**TRECHO DE ORIGEM**
----
Ademais, o efeito da universalização também é percebido no emprego da
retórica de atestação oficial e do presente intemporal, isto é o uso de verbos no
indicativo presente para expressar ações válidas a qualquer tempo ou do futuro
jurídico, como forma de exprimir a suposta generalidade e omnitemporalidade da
norma jurídica, como se observa no trecho do voto emitido da ADPF 54, pela
Ministra Carmem Lúcia:
A sociedade brasileira conta com grupos contrários ao aborto e mesmo contra a interrupção da gravidez nos casos de feto comprovadamente portador de anomalia fetal (grifado)
159
Além dessas estratégias, ainda se tem a referência a valores universalizantes
que pressupõem a existência de um consenso ético, tais como “bom pai de família”,
“homem médio” e o infame “mulher honesta”, que até pouco tempo ainda consistia
em parâmetro de diferenciação de vítimas de crime contra costumes no
ordenamento jurídico brasileiro (BOURDIEU, 2012).
Destarte, a intenção do julgador, ao utilizar expressões que denotem
generalidade e consensualidade, é de neutralizar e fazer entender que sua visão é
universal e, consequentemente, compartilhada por todos.
----
**TRABALHO SOLICITADO**
a: Liste as expressões entre aspas que o trecho sobre a retórica universalizante nas decisões judiciais cita como valores universalizantes.
b: Continue o trecho sobre a retórica universalizante nas decisões judiciais a partir da última frase apresentada.
O material apresentado adiante é independente do trecho de origem.
----
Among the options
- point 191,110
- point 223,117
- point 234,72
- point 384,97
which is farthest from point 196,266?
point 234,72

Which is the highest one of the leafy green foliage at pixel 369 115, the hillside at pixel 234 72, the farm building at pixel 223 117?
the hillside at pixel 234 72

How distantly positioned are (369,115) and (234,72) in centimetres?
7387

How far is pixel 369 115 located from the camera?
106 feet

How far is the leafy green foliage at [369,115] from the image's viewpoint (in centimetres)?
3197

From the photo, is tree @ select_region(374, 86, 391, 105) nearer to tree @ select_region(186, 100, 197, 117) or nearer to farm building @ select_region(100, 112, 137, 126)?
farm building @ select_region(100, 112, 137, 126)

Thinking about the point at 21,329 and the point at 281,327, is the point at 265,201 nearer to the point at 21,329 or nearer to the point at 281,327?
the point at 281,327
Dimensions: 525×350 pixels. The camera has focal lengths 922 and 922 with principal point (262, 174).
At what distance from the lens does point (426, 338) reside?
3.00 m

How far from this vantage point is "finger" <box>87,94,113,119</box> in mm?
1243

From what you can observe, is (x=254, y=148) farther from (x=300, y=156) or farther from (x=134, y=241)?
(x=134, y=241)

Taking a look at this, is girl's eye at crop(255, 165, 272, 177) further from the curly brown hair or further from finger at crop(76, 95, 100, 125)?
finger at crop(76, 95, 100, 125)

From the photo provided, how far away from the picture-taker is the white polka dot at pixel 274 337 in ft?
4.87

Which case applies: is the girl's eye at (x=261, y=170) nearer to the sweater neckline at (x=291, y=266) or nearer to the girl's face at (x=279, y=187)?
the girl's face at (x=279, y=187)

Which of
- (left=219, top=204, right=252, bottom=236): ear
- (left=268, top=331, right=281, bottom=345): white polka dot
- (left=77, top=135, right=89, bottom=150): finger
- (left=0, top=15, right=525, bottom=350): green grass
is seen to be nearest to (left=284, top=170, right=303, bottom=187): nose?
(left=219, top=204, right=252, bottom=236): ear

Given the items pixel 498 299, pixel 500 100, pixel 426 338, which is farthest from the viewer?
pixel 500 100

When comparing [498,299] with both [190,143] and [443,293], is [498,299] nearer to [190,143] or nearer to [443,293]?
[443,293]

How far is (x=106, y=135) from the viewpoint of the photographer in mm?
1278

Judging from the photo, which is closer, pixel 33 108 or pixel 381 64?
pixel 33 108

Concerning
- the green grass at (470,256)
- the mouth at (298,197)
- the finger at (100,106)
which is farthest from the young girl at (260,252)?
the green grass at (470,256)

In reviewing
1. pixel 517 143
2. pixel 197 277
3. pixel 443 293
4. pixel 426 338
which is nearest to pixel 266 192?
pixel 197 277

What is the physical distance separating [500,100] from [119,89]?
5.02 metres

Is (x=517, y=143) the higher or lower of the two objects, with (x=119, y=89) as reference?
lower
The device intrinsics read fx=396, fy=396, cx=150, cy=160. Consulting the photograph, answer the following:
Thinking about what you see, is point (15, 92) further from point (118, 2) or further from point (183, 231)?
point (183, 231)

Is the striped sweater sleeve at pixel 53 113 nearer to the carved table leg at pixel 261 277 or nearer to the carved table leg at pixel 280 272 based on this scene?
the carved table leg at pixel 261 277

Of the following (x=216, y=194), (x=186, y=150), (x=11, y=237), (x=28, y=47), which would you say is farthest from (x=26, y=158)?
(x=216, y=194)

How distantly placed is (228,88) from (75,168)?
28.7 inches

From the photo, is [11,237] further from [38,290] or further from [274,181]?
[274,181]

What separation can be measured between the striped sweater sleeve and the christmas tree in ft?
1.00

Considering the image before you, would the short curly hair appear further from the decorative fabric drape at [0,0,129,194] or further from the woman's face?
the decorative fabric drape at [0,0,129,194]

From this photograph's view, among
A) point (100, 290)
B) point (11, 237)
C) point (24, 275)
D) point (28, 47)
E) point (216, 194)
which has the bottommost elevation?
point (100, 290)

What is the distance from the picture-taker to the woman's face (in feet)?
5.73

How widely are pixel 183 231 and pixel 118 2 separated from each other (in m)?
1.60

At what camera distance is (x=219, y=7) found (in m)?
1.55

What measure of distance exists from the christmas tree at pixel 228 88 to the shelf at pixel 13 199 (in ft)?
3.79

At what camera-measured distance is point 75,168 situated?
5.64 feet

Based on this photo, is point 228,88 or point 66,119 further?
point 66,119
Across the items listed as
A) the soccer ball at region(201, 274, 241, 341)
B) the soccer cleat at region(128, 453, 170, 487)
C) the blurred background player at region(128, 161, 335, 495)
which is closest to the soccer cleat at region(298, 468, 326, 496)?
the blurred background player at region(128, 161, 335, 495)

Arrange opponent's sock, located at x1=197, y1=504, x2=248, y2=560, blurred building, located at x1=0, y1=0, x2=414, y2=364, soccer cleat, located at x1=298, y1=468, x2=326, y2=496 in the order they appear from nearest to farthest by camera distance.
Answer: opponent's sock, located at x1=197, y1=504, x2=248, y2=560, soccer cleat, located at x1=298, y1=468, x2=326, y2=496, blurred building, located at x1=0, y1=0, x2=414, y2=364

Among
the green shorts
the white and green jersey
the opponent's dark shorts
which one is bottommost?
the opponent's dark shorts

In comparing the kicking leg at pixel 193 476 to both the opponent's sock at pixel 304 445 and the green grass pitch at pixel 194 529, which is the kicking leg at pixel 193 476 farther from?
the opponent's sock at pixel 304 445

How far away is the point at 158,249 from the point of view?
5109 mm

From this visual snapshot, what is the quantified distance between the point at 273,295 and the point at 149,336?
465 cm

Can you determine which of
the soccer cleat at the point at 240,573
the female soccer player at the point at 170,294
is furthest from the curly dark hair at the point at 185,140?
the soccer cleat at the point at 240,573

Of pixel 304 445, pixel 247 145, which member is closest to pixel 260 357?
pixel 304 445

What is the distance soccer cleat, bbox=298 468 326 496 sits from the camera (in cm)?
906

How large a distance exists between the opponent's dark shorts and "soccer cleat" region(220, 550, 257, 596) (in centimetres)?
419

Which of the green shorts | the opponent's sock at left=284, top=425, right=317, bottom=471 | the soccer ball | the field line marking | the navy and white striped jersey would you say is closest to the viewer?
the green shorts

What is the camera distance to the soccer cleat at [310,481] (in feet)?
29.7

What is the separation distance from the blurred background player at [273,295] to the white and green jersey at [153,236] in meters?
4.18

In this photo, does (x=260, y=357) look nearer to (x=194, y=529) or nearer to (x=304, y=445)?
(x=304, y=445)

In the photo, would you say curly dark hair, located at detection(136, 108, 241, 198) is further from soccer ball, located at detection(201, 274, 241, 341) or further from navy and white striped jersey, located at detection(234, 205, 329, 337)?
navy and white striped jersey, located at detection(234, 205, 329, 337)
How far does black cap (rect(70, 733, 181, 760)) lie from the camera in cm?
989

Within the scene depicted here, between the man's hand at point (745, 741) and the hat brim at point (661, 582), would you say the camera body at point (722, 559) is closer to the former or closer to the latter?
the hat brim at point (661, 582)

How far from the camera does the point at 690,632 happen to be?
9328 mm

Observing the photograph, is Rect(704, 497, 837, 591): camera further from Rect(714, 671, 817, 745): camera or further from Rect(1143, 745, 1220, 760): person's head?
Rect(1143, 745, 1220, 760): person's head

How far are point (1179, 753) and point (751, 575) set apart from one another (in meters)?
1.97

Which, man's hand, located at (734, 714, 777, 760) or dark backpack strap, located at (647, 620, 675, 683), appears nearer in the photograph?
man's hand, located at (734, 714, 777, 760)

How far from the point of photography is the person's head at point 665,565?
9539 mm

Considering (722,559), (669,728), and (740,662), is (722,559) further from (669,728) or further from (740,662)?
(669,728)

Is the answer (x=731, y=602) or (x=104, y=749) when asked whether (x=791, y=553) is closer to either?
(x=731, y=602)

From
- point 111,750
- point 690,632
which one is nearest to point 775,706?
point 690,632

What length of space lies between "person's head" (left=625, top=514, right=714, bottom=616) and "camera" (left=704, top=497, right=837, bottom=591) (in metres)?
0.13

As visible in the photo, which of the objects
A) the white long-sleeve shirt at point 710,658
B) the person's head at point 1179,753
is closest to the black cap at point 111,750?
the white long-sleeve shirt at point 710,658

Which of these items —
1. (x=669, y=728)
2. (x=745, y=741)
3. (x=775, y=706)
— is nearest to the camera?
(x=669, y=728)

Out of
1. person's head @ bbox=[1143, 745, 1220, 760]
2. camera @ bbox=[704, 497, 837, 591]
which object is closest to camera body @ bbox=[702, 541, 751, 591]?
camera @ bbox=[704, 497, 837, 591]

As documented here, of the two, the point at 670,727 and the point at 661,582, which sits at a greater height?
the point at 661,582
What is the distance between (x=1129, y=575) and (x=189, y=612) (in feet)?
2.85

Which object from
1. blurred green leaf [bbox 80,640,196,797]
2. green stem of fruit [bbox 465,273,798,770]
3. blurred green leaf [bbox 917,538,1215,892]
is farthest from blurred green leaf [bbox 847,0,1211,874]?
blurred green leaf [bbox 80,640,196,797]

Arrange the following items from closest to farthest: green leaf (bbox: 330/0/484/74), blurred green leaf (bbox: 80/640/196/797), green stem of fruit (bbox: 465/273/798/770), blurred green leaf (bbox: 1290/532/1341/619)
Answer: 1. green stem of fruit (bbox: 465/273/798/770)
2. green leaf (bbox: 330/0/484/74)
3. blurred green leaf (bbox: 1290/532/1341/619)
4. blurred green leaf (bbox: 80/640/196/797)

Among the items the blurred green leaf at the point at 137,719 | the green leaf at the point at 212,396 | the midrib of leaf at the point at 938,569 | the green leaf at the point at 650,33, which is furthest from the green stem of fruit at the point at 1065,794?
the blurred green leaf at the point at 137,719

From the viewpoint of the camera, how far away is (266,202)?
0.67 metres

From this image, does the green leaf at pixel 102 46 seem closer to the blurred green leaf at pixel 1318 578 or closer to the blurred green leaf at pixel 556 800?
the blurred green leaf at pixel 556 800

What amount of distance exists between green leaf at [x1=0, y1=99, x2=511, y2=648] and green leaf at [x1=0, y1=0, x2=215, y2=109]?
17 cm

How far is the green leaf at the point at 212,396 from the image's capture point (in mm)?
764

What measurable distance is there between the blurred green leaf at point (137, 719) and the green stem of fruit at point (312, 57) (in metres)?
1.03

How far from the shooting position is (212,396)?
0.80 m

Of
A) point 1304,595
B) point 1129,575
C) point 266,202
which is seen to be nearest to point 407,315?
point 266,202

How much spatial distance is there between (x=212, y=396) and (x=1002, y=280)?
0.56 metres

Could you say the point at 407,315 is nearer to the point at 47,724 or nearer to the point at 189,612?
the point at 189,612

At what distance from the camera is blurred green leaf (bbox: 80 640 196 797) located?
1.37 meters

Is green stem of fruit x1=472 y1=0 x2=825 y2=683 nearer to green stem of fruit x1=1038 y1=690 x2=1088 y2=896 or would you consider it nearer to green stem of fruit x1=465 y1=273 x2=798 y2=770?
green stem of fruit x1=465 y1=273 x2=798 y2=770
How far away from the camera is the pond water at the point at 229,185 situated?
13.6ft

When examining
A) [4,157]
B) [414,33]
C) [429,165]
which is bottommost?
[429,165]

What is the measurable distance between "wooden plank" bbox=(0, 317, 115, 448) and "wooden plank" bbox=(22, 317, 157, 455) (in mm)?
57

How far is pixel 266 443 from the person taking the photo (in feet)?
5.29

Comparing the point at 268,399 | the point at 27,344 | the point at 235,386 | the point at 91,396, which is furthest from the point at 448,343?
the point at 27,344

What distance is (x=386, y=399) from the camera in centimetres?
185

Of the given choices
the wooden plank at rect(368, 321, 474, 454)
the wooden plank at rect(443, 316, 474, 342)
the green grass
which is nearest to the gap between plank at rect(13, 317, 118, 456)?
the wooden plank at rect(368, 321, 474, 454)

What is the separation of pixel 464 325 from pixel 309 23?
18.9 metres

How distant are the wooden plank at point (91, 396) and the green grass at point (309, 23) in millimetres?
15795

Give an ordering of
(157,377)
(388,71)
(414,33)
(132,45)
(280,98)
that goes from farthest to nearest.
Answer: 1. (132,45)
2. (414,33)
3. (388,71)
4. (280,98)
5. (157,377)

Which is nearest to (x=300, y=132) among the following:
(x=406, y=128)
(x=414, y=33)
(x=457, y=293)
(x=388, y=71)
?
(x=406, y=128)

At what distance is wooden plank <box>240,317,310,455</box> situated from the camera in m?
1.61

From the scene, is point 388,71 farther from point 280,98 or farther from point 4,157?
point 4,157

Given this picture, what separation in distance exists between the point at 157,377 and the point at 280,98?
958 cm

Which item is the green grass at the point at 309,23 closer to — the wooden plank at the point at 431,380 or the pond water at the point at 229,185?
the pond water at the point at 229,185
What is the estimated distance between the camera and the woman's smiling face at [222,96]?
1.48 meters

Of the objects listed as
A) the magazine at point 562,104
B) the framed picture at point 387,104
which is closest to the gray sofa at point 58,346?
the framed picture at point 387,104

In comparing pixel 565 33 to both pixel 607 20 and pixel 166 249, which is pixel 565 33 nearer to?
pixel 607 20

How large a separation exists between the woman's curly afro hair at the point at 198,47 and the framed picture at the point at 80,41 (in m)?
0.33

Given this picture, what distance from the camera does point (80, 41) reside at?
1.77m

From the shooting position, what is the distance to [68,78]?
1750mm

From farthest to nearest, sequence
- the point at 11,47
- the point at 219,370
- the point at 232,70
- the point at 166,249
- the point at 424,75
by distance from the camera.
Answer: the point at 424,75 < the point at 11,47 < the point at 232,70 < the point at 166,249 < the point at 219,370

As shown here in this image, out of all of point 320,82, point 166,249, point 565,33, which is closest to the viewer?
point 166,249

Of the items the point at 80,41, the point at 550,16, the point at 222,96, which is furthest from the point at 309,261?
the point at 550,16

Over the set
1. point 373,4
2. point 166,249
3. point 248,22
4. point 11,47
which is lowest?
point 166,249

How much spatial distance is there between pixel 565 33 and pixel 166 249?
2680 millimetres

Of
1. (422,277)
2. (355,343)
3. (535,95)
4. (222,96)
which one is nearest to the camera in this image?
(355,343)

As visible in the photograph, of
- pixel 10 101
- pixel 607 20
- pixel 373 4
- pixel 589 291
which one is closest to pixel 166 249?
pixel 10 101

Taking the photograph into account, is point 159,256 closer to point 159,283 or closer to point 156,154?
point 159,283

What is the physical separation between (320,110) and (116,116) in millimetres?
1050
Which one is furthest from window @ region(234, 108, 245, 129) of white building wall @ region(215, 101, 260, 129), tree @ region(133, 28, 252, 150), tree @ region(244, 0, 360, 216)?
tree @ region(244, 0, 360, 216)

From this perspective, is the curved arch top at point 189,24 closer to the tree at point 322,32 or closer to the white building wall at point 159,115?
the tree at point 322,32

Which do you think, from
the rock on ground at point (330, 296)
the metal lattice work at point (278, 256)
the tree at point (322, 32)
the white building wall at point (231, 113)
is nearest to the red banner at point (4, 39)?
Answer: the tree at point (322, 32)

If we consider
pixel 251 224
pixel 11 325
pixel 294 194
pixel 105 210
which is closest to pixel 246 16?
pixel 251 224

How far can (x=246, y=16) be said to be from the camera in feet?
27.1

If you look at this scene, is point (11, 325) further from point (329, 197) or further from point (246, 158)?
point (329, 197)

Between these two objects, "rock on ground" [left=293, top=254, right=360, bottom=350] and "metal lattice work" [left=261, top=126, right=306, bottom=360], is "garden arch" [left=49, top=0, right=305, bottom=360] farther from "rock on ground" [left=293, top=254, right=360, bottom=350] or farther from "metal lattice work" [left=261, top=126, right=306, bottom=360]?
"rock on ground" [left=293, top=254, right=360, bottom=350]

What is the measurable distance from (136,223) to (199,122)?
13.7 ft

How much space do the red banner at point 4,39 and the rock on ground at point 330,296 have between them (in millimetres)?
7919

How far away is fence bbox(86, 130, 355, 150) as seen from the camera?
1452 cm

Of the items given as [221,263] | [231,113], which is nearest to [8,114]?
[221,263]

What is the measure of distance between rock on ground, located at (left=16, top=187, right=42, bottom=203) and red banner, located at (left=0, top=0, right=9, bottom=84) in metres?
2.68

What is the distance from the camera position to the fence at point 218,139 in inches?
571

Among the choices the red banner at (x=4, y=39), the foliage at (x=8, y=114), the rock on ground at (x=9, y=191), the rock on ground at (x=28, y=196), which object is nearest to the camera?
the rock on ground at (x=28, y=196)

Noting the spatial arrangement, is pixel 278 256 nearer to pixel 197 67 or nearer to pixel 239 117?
----
**RESULTADOS ESPERADOS**
a:
“bom pai de família”
“homem médio”
“mulher honesta”

b:
Essa postura de autonomia, universalidade e neutralidade do campo jurídico
pode ser percebida também na frase do Ministro Marco Aurélio “A legislação penal e
a própria Constituição Federal, como é sabido e consabido”. O emprego de tal
expressão tenta demonstrar a generalidade do Direito, posto que seu significado
importa, na linguagem comum, em um fato conhecido, “sabido por muitos ou por
todos” (HOUAISS, 2001).
A intenção de neutralização e universalização do direito também é percebida
na fala do Ministro Celso de Mello:
Todos sabemos, Senhor Presidente, sem desconhecer o relevantíssimo papel pioneiro desempenhado, entre nós, no passado por grandes vultos brasileiros que se notabilizaram no processo de afirmação da condição feminina, que, notadamente a partir da década de 1960, verificou-se um significativo avanço na discussão de temas intimamente ligados à situação da mulher.
Assim, através da utilização desses recursos linguísticos, percebe-se que a
intenção do julgador, ao utilizar essas palavras, é de neutralizar e fazer entender que
sua visão é universal e, consequentemente, compartilhada por todos.
Ademais, Bourdieu (2012) também descreve o efeito propriamente simbólico
do direito consubstanciado na oficialização ou homologação das condutas, ou seja,
o reconhecimento público da normalidade de certo comportamento.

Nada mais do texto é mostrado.